I can't believe we're almost in November.
It's going to be time to put up the Christmas tree soon :)
This year has gone incredibly quick. But happily, it's been a year filled with a lot of platetrotting. So as it begins to wind down, I thought a series of posts on some of the highlights, strange sights and memorable bites would be a good way to pay tribute to 2013.
Starting off with my first trip for the year - St. Petersburg and my visit to the Russian Vodka Museum.
The Russian Vodka Museum held a lot of promise when I was in trip-planning mode. It was probably one of the first things that went down on my list of "Things to Do in St.P" (after the Hermitage and seeing snow fall out of the sky - both of which were also ticked off the list on that trip).
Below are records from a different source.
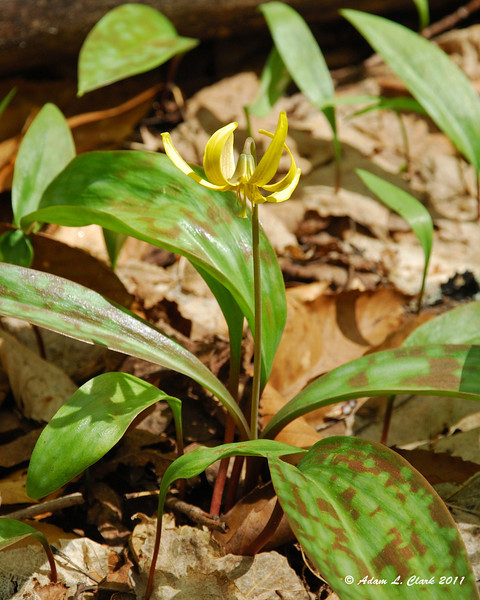 Yellow trout lilly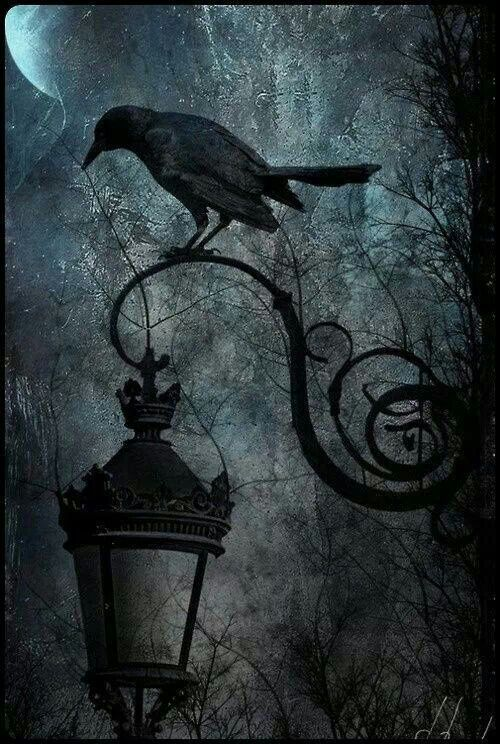 94 Best Nevermore Images On Pinterest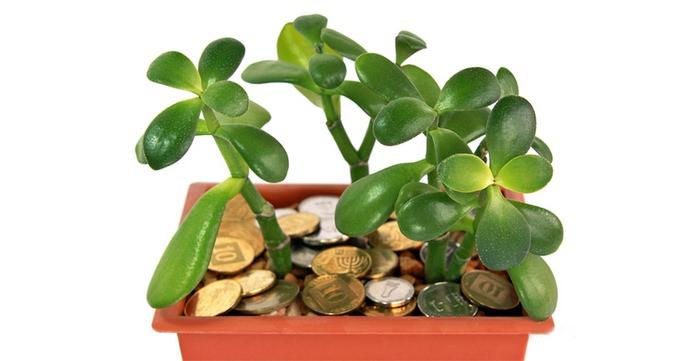 Почему краснеют листья у денежного дерева причины болезни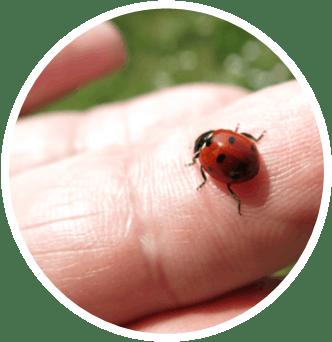 Up-close photo of a ladybug on a finger.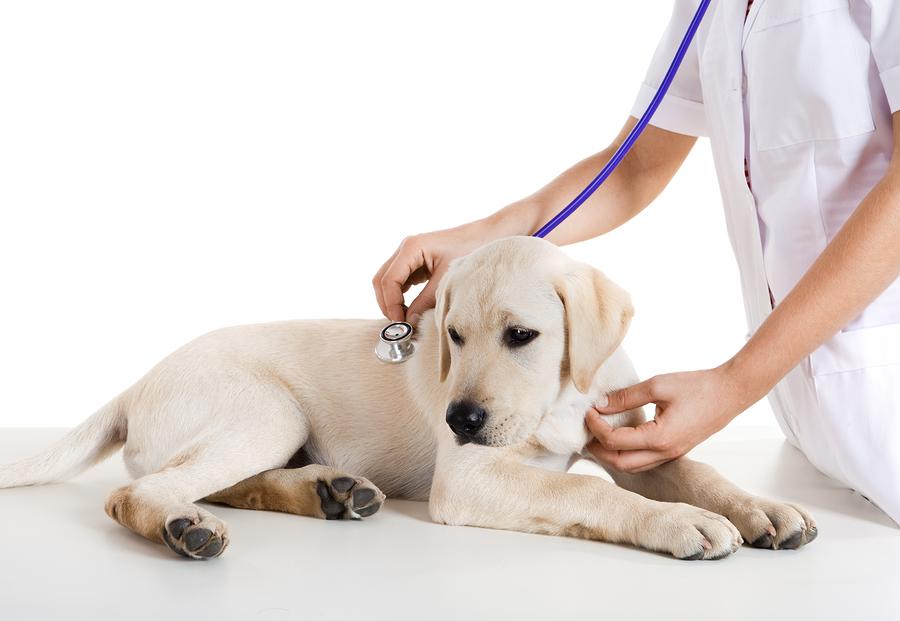 Cibo studiato per la salute del cane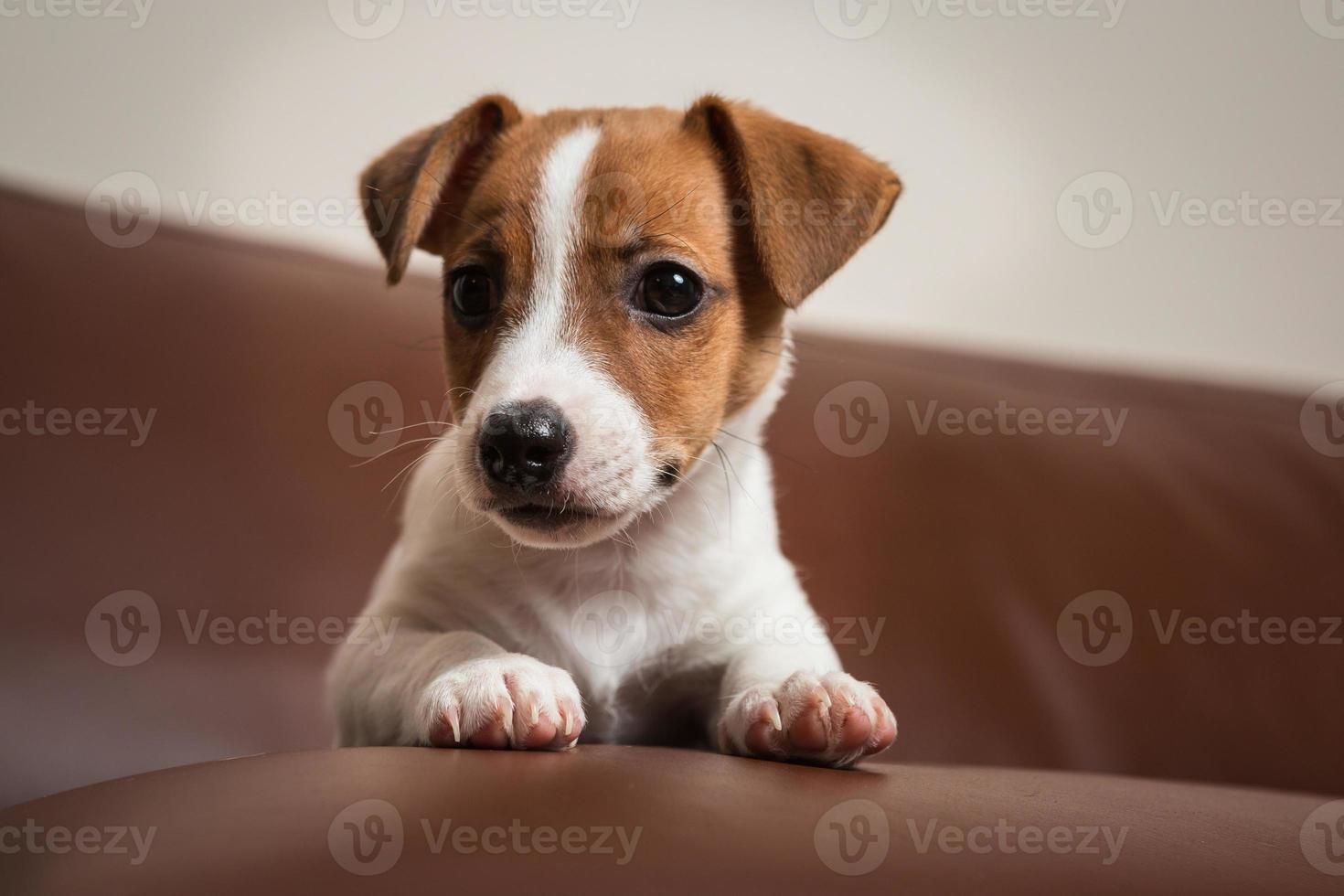 Jack Rassell terrier puppy photo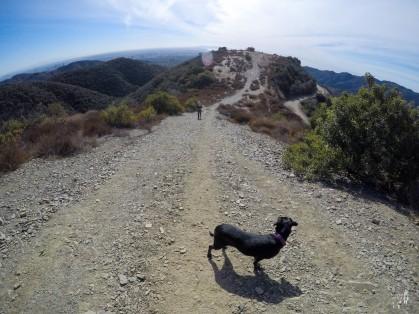 Mandeville Trail
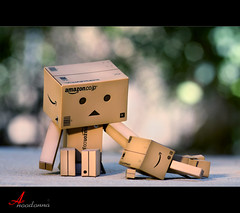 I'm Tired (ANOODONNA) Tags: danbo imtired sigma105mmf28exdgmacro canoneos50d danboard anoodonna  alanoodalrasheed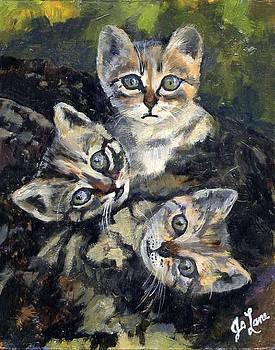 Three Kittens by Aletha Jo Lane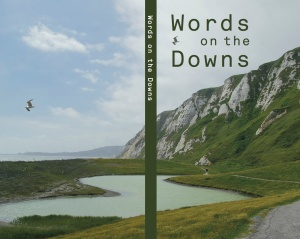 words on the downs cover draft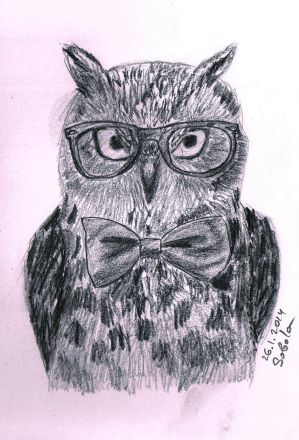 The Smart Owl by Sobola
I was hoping this would be the place I'd actually learn something about vodka - considering that the most I knew about the drink could be summed up in three lines - it's made from grain or potatoes, it tastes best super-chilled and good vodka will leave you virtually hang-over free. (Oh, and the best vodka I ever drank was bought in Azerbaijan for 8 dirhams, so good vodka need not be expensive vodka.)
Sadly, my lesson in vodka making wasn't meant to be. The museum had just one bilingual guide and unfortunately said guide was busy delivering what sounded like a very informative lecture on vodka-making in Russian to another group during my visit.
So I had to make do with wandering around admiring the raw ingredients used to make vodka (labelled in Russian), equipment used to make vodka (all explained in Russian), posters depicting rather young drinkers (see below) and a beautiful collection of intricately-made bottle stoppers.
The self-guided tour ended with a tasting of three kinds of vodka - a softly flavoured vanilla vodka, a clean-tasting platinum vodka and a very crisp gold vodka, accompanied by herrings, pumpernickel bread and pickles.
However, despite the rather disappointing non-tour, the museum had a sizeable collection of interesting vodka bottles, including bottles nestled in slightly kitsch matryoshka dolls, and - the exhibit that made my visit - a Kalashnikov filled with vodka. Now, you can't get more Russian than that!
If you plan on visiting the museum, do check out the adjoining restaurant, The Russian Vodka Room No 1. It had the best plate of herrings I've probably ever eaten.
And if you do fancy the tour, remember to book ahead. Unless you speak Russian!